--- Page extract ---

## 1. A Characterization of Integral, Real, and Gaussian Clifford+T operators

Matthew Amy (University of Waterloo), Andrew M. Glaudell (University of Maryland), *Neil J. Ross (Dalhousie University)*

In 2012, Giles and Selinger showed that Clifford+T operators correspond to matrices of the form U=(1/\sqrt{2})^{k}M where k is a nonnegative integer and M is a matrix over the ring Z[omega]. Here, we consider the operators that arise when one restricts M to be a matrix over a subring of Z[omega]. We focus on the subrings Z, Z[\sqrt{2}], and Z[i], which define the integral, real, and Gaussian Clifford+T operators, respectively. We prove that these restricted Clifford+T operators correspond to circuits over well-known universal sets of quantum gates. Explicitly, we show that the integral Clifford+T operators are generated by the gate set {X, CX, CCX, H}, from which the real and Gaussian operators are obtained by adding the CS and CH gate, respectively.

## 2. Structured cospans and the ZX-calculus

*Daniel Cicala (UC Riverside)*

Structured cospans are a syntactic device used to reason about compositional systems. In this talk, we introduce a rewriting theory to structured cospans and illustrate this with the ZX-calculus. As a result, we obtain a symmetric monoidal double category and a bicategory of relations that encode the ZX-calculus.

## 3. ZX-Rules for 2-qubit Clifford+T Quantum Circuits, and beyond

*Bob Coecke (University of Oxford)*, Quanlong Wang (University of Oxford)

We give the ZX-rules that enable one to derive all equations between 2-qubit Clifford+T circuits. Our rule set only extends stabilizer ZX-calculus with a single new rule, and hence is substantially less than those needed for the recently achieved universal completeness. In particular, these ZX-rules are much simpler than the complete of set Clifford+T circuit equations due to Selinger and Bian. The underlying reason is that ZX-calculus is not constrained by a fixed unitary gate set for performing intermediate computations.

Moreover, recently it was shown by Renaud Vilmart that our new rule suffices for universal completeness of ZX-calculus, the only difference between 2-qubit Clifford+T circuit rules and universal ZX-diagram rules being the variables to be used within the rule: in the case of universal completeness all explicit phase values are needed, while in the 2-qubit case one never needs to consider explicit phases, only relationships between these.

We also conjecture that while in that sense ZX-rules scale with increasing number of qubits, circuit rules don’t, and propose a pathway to a prove thereof.

## 4. Circuit Relations for Real Stabilizers: Towards TOF+H

*Cole Comfort (University of Calgary)*

The real stabilizer fragment of quantum mechanics was shown to have a complete axiomatization in terms of the angle-free fragment of the ZX-calculus. This fragment of the ZX-calculus—although abstractly elegant—is stated in terms of identities, such as spider fusion which generally do not have interpretations as circuit transformations.

We complete the category CNOT generated by the controlled not gate and the computational ancillary bits, presented by circuit relations, to the real stabilizer fragment of quantum mechanics. This is performed first, by adding the Hadamard gate and the scalar sqrt 2 as generators. We then construct translations to and from the angle-free fragment of the ZX-calculus, showing that they are inverses. We remove the generator sqrt 2 and then prove that the axioms are still complete for the remaining generators. This yields a category which is not compact closed, where the yanking identities hold up to a non-invertible, non-zero scalar.

--- Data for review ---

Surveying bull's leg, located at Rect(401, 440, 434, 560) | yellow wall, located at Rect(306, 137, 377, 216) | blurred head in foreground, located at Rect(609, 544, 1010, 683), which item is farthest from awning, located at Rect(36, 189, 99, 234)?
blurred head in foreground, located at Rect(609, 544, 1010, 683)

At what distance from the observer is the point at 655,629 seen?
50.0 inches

--

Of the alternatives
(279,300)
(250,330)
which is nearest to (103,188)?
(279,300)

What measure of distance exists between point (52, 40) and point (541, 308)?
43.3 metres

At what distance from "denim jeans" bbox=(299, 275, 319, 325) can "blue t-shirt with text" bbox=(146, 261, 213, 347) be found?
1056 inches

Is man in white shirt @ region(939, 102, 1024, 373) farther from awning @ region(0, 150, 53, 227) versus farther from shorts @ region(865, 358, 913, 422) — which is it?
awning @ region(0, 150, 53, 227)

--- Tasks to carry out ---
1: In the abstracts, which gate set generates the integral Clifford+T operators?
2: Quote the abstracts starting at "Structured cospans are" and ending at "Wang (University of Oxford)".
None of the work here uses the entries.

--- Answers for each item ---
1: {X, CX, CCX, H}

2:
Structured cospans are a syntactic device used to reason about compositional systems. In this talk, we introduce a rewriting theory to structured cospans and illustrate this with the ZX-calculus. As a result, we obtain a symmetric monoidal double category and a bicategory of relations that encode the ZX-calculus.

## 3. ZX-Rules for 2-qubit Clifford+T Quantum Circuits, and beyond

*Bob Coecke (University of Oxford)*, Quanlong Wang (University of Oxford)